Вокруг — ничего, кроме ветра, тьмы и собачьего холода. «Что со мной и где я? Почему это дождь моросит? Боже…»[1020]
В своем комментарии к этому фрагменту Э. Власов приводит некоторые исторические сведения о понтийском царе Митридате VI Эвпаторе (132–63 гг. до н. э.). В частности, мотив «ножика» и «резанья» он возводит к эпизоду 89 г. до н. э., когда царь Митридат Эвпатор, захватив Малую Азию и часть Балкан, приказал учинить массовую резню, жертвами которой стали римляне. По некоторым сведениям, было убито около 80 000 человек[1021].
Другой эпизод, связывающий Митридата с «ножом» и «резаньем», таков: будучи жестоким тираном, Митридат претендовал, среди прочего, на звание искусного лекаря и собственноручно резал и калечил своих приближенных[1022]. Наконец, мотивы меча (ножа) и резанья связаны и с обстоятельствами смерти Митридата: разбитый римлянами и всеми покинутый, понтийский царь Митридат, не желая сдаваться врагу, покончил жизнь самоубийством, бросившись на меч (по другим сведениям, царь Митридат приказал одному из наемников заколоть его мечом)[1023].

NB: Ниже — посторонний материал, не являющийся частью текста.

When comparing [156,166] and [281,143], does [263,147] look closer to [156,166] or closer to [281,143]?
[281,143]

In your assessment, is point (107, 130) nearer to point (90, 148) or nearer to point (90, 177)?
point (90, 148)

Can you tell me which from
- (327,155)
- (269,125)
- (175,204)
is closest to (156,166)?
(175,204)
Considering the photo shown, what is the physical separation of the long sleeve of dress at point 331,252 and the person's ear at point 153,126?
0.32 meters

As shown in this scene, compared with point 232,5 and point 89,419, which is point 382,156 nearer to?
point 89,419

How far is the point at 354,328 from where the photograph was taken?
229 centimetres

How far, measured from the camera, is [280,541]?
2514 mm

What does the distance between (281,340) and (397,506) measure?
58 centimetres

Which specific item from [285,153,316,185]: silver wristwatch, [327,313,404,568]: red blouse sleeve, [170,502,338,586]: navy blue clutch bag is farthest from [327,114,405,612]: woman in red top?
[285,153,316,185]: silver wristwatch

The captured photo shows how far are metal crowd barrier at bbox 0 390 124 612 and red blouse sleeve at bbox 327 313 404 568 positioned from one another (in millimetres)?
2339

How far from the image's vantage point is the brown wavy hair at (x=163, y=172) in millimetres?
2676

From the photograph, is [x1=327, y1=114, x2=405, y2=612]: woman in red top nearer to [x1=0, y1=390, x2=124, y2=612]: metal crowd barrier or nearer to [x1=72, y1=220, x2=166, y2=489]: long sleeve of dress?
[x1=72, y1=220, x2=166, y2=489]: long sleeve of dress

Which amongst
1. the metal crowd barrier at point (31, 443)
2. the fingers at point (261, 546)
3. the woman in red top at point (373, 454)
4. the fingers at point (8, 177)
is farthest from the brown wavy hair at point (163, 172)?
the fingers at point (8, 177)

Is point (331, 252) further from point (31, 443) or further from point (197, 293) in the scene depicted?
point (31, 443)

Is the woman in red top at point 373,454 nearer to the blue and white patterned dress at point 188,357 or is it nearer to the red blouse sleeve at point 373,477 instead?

Не исключая этих вполне возможных исторических подтекстов, отметим, что эпизод с царем Митридатом в поэме «Москва — Петушки» подсвечивается и другими совершенно очевидными (и не очень) аллюзиями, о которых комментатор почему-то забыл сказать (или о них сообщает при комментировании других мест поэмы Вен. Ерофеева). Прежде всего мотив зарезанного ребенка явно актуализирует знаменитый исторический сюжет убиения царевича Дмитрия в Угличе 15 мая 1591 года. Но по официальной версии царевич, который страдал падучей болезнью (эпилепсией), был не убит, а, играя в «тычку ножом», в припадке падучей упал на нож и сам зарезался.